Text for analysis:
Leadership, Management, & Supervisory Resources

My current favorites:

  • My current favorite management and leadership book: if you only read one this year, start here! Marcus Buckingham, The One Thing You Need to Know: . . . About Great Managing, Great Leading, and Sustained Individual Success
  • My favorite management blog is Peter Bregman’s weekly “How We Work” on the Harvard Business Review site. With humor and a keen eye, he offers great insight and practical ideas for improving how we work. I liked it so much that I figured out how to do the RSS thing to get this column delivered to my email inbox!
  • My favorite innovative way to use the web is the Change Management Open Source Project: Rick Maurer’s free online resource for people interested in learning, using and sharing Change Without Migraines™ approach. This uses a networking approach, like Facebook in some ways, that lets everyone participate, share, and learn from each other around the topic of change.

Recorded data:

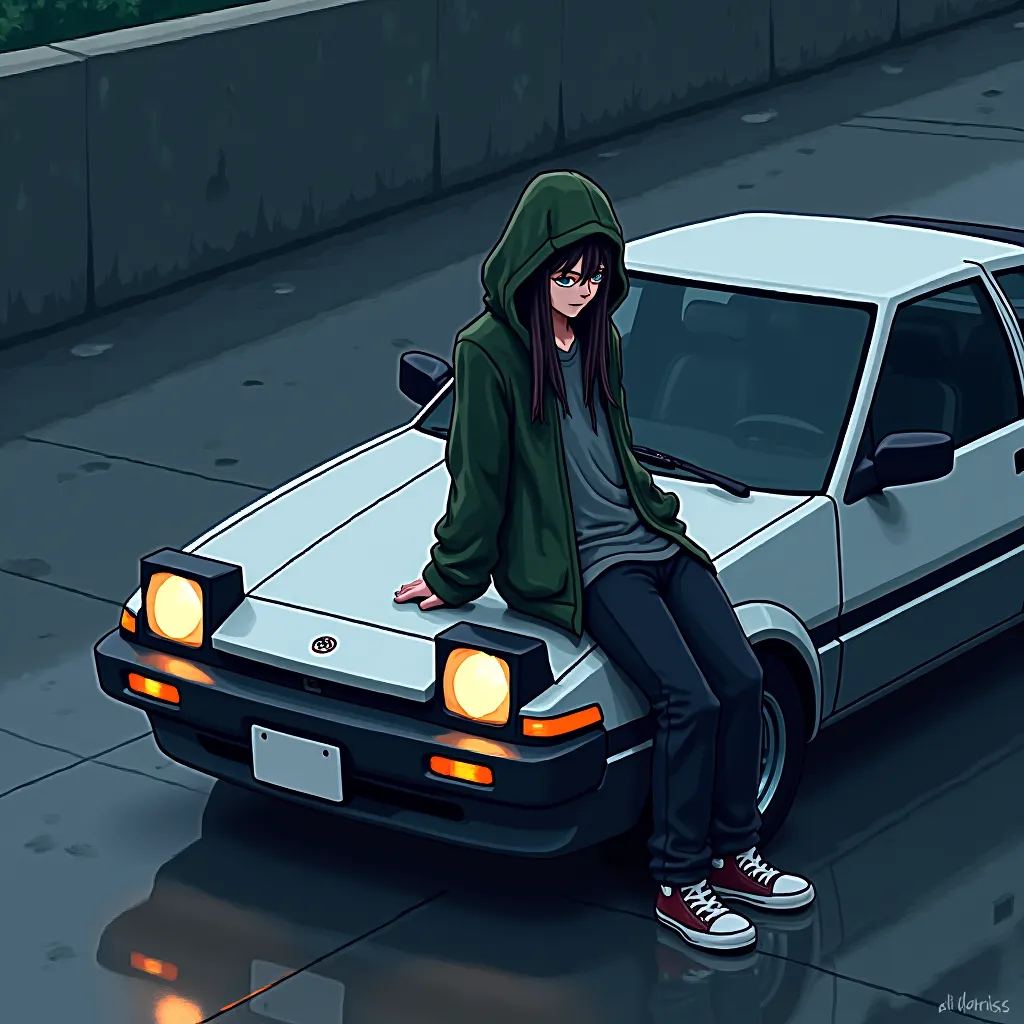 Pixel art 8bit bit sega art nes pixelcore low bit lonely hooded long hair guy sitting next to ar86 toyota car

List of tasks:
**1)** List every person named in the leadership and management resources text at the top of the page.
**2)** Write the next part of the leadership and management resources text at the top of the page, picking up after its final sentence.

Answers to each task:
**1)** Marcus Buckingham, Peter Bregman, Rick Maurer

**2)**
  • Leading After Layoffs: Best Practices for Re-Energizing Your Workforce. Wendy Mack and Deanna Banks have written this free e-book as “a gift for leaders who are looking for ways to re-energize and align their people in these tough economic times.” The easy-to-read book is filled with practical tools and approaches. Three main areas focus on understanding and intervening in the layoff cycle, how managers can have a positive impact, and matching your actions to employee emotions.
  • The Reflexive Generation: Young Professionals’ Perspective on Work, Career and Gender, from the London Business School. This study examined the needs of the upcoming generation of workers and explores how organizations can best use their strengths and manage them. Don’t let the word “study” be off-putting; this is easy to read, has clear practical recommendations, and clear graphics.

Coming Soon:

You have told me you would like to hear interviews with leaders who share in forthright, real ways how they and their organizations got to where they are, whether that destination be creating a recovery-oriented environment, retention of the best employees, or changing the organizational culture. Watch this space for the Practical Solutions Interview series. Meanwhile, if you have ideas for topics or speakers, drop me an email!

In No Particular Order:

  • A great e-book on “Leading from the Middle
  • Top 100 Management and Leadership Blogs That All Managers Should Bookmark
  • Books: Good to Great, Built to Last. Jim Collins offers research-based information about how the best organizations operate – with simple straightforward strategies that we can apply in our own organizations.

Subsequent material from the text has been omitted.